PLCs (Programmable Logic Controllers) are being used increasingly for safety critical applications. Our aim is verification and testing of PLC applications. We consider timing aspects as an integral part of control as performed by PLCs. Timed automata provide a useful class of models, first, because they allow to model real time. Second, because of the availability of models checking tools. We introduce two different models that differ in the way of the treating timers. Both models satisfy the same specification for timing behavior, which indicates that they are interchangeable.
PLCs have evolved from very simple “Logic Controllers” that used to control physical processes by feeding the input from the sensors via a carefully designed network of timers and relays to the actuators. PLCs are programmable: they contain a microprocessor so that a computer program so that a computer program can perform the task of the timers and the switches of their forefathers. Although modern PLCs can contain the same processor chip as a usual desktop computer they differ from, say, personal computers in number of aspects.
• They are programmed by means of notations and languages, which are unfamiliar to most computer scientist, while vice versa, many useful concepts that were developed in computer science are unfamiliar to the engineers who program PLCs.

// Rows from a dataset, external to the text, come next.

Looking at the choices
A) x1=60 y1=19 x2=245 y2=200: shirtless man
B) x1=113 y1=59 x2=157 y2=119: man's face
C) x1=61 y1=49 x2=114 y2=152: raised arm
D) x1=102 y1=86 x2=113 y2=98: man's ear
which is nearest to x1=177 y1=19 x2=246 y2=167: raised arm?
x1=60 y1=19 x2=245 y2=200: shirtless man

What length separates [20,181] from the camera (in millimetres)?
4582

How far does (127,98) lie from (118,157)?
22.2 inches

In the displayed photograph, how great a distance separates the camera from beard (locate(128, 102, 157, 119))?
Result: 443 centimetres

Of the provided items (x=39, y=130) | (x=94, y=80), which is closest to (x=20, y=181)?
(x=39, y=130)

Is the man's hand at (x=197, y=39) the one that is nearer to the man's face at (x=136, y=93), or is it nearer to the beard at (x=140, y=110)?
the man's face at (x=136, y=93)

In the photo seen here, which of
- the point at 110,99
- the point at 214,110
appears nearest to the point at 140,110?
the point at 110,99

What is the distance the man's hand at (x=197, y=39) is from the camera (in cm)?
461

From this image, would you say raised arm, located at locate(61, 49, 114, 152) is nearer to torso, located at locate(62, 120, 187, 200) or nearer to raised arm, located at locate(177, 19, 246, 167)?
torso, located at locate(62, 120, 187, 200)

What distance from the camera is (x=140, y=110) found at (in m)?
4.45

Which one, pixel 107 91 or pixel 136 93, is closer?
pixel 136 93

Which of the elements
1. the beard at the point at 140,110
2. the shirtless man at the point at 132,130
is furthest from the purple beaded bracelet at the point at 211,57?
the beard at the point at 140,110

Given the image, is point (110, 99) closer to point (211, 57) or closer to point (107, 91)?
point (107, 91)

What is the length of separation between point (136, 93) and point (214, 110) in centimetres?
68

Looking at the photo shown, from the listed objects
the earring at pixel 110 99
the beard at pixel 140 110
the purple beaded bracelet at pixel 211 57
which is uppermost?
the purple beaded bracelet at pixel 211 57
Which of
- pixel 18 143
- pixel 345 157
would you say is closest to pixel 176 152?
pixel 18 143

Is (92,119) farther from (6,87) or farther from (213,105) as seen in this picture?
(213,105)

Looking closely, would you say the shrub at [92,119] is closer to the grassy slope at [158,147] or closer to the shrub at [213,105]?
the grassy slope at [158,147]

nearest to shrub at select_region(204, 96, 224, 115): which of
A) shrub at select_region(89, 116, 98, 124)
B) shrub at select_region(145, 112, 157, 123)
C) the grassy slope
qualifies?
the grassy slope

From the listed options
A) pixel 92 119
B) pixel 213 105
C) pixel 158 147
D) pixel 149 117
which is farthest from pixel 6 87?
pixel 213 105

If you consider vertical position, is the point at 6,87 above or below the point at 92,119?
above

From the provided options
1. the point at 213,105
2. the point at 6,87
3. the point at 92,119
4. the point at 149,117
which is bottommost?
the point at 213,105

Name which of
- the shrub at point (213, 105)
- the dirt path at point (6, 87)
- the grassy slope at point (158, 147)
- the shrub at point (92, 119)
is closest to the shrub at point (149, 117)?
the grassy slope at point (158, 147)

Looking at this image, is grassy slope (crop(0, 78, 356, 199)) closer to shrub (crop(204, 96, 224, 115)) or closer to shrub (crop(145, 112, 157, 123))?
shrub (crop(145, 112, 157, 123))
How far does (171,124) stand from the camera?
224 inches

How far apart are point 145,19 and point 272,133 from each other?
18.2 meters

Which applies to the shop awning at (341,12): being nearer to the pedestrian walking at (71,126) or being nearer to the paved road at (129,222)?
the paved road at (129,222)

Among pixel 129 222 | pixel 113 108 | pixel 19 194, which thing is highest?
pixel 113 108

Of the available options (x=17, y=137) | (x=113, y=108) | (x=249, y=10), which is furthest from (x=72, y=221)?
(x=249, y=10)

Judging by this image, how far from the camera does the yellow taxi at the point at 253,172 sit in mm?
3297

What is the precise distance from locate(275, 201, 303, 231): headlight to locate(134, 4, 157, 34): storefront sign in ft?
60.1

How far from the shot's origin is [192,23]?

• Real time behavior is ensured using the conceptually very simple timers. These can either be realized as hardware components or be simulated by pieces of software.
• They have a robust operating system, which ensures that scan cycles are executed again. In each scan cycle the actual PLC program is executed, input is polled and the output is updated once before each program execution.
There are more complex PLCs, which support interrupts and multi tasking. They are more difficult to verify although some find them easier to program. These powerful features are not strictly necessary for many applications.